Марк-Анж не спеша поднялся со стула, обошел стол и налил еще виски себе и Бонду.

— Простите меня, — произнес он, — я плохой хозяин. Но, рассказав эту историю, которую всегда держал в себе, другому человеку, я словно камень с души снял. — Он положил руку на плечо Бонда. — Вы меня понимаете?

— Да, понимаю. Но она прекрасная девушка. У нее еще вся жизнь впереди. Почему бы вам не попробовать психоанализ? Почему бы не прибегнуть к помощи церкви? Она католичка?

— Нет, жена не допустила бы этого. Она пресвитерианка. Но подождите, я не закончил. — Он вернулся к креслу и тяжело опустился в него. — После трагедии она исчезла. Взяла все драгоценности и укатила в этом своем крошечном авто; время от времени я кое-что слышал о ней, знал, что продает свои побрякушки и мечется по всей Европе в компании старых друзей. Естественно, я следил за ней, оберегал, когда мог, но она избегала встреч со мной, не хотела разговаривать.
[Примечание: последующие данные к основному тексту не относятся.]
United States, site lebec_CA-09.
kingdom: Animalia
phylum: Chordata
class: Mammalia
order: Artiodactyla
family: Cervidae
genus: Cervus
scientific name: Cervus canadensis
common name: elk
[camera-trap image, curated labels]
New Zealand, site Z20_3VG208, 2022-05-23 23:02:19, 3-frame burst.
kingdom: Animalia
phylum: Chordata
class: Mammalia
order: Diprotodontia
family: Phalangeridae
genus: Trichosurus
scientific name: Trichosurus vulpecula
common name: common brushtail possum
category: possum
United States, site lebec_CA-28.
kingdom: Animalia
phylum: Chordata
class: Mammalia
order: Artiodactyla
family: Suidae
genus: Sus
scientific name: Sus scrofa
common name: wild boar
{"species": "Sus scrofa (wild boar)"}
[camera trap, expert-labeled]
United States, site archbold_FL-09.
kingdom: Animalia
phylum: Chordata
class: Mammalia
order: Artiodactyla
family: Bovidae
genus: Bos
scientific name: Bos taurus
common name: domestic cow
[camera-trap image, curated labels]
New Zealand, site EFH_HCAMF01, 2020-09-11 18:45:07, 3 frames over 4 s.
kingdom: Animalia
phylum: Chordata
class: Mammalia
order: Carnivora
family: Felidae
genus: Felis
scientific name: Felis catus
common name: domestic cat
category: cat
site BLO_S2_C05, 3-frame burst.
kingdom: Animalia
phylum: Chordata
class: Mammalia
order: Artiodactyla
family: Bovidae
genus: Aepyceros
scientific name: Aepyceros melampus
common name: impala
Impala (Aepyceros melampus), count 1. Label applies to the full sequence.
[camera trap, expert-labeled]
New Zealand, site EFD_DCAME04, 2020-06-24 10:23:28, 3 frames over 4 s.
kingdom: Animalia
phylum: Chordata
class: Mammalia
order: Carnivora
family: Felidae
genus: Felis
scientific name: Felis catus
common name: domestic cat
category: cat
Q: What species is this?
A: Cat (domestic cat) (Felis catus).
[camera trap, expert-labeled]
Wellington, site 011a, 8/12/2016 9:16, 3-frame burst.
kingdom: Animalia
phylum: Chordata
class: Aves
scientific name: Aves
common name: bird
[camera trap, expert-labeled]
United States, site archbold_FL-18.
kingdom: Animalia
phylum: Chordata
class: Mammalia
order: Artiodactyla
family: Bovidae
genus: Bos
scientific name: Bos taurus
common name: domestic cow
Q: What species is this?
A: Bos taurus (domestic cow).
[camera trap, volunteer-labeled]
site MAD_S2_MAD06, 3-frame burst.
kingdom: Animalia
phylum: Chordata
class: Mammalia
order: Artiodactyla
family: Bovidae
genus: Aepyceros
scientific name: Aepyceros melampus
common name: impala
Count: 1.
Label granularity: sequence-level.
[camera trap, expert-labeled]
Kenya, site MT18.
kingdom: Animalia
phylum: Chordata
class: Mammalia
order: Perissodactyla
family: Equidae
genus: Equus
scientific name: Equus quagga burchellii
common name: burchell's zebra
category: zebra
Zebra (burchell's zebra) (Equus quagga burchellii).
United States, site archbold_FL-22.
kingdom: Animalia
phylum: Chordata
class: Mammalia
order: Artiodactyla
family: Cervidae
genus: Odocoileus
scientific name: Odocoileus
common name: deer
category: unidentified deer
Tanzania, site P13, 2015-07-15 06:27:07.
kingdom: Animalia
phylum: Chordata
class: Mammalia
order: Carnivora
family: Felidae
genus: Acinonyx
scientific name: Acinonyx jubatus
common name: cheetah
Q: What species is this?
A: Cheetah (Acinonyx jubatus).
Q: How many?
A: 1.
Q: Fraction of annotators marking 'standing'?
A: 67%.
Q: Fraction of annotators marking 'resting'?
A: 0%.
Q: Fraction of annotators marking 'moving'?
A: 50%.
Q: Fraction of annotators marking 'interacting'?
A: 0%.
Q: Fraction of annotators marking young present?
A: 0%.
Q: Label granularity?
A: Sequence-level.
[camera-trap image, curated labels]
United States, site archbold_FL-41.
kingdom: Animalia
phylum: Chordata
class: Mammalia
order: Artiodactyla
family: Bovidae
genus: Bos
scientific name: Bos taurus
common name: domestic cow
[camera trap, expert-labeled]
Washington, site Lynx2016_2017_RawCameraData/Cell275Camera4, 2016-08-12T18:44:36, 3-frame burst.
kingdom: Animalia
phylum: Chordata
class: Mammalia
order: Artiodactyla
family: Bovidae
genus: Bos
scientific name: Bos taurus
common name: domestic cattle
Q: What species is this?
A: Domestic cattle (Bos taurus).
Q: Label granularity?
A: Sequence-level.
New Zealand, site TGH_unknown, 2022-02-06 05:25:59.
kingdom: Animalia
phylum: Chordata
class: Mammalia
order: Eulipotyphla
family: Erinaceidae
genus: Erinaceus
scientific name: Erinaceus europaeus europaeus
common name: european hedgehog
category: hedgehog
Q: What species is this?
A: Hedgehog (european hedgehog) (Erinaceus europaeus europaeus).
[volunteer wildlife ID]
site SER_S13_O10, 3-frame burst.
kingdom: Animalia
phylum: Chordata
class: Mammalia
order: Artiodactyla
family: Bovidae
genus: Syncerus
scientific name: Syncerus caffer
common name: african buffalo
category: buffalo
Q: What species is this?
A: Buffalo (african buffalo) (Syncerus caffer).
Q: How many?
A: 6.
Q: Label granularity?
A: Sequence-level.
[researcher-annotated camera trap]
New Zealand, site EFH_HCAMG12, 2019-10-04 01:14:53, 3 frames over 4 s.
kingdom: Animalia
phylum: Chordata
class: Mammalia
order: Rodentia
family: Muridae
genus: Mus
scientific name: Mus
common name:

Потом от одного из своих агентов я узнал, что она забронировала номер здесь, в отеле «Сплендид», и я тут же примчался из Парижа, — он повел рукой в сторону, — вот на этом средстве передвижения, потому что как чувствовал что-то, ждал самого худшего. Дело в том, что именно здесь мы проводили лето, когда она была маленькой, здесь ей всегда нравилось. Она прекрасно плавает, а в море была буквально влюблена. И когда я услышал, что она собирается сюда, вдруг с ужасом вспомнил, как однажды, когда она чересчур расшалилась, ее оставили дома на всю вторую половину дня, заперев в комнате и лишив купанья. Именно в тот вечер она совершенно спокойно заявила своей матери: «Ты сделала меня такой несчастной, потому что не пустила на море. Когда-нибудь, если я действительно буду несчастной, то уплыву в море, далеко-далеко, по лунной или солнечной дорожке, и буду плыть долго-долго, пока не утону. Вот так!» Жена пересказала мне эту историю, мы оба посмеялись над ней, над детской вспышкой отчаяния. И вот я внезапно опять вспомнил об этом случае и мне показалось, что она могла сохранить в себе эту детскую фантазию и теперь, решив свести счеты с жизнью, вытащила на свет тот каприз, запрятанный глубоко в сознании, и попытается привести свой план в исполнение. Вот почему, мой друг, я установил за ней надежное наблюдение, за ней следили с самого прибытия. Мне сообщили о вашем благородном поступке в казино, за что, — он посмотрел на Бонда, — я вам очень признателен, меня информировали также о других ваших совместных действиях. — Драко остановил Бонда движением руки, когда тот, почувствовав себя неловко, заерзал на стуле. — Вам нечего стыдиться, и не надо изменяться за то, что случилось прошлой ночью. Мужчина остается мужчиной — и кто знает… хотя об этом позднее. То, что вы сделали, то, как вы вообще вели себя, могло стать началом своеобразного курса лечения.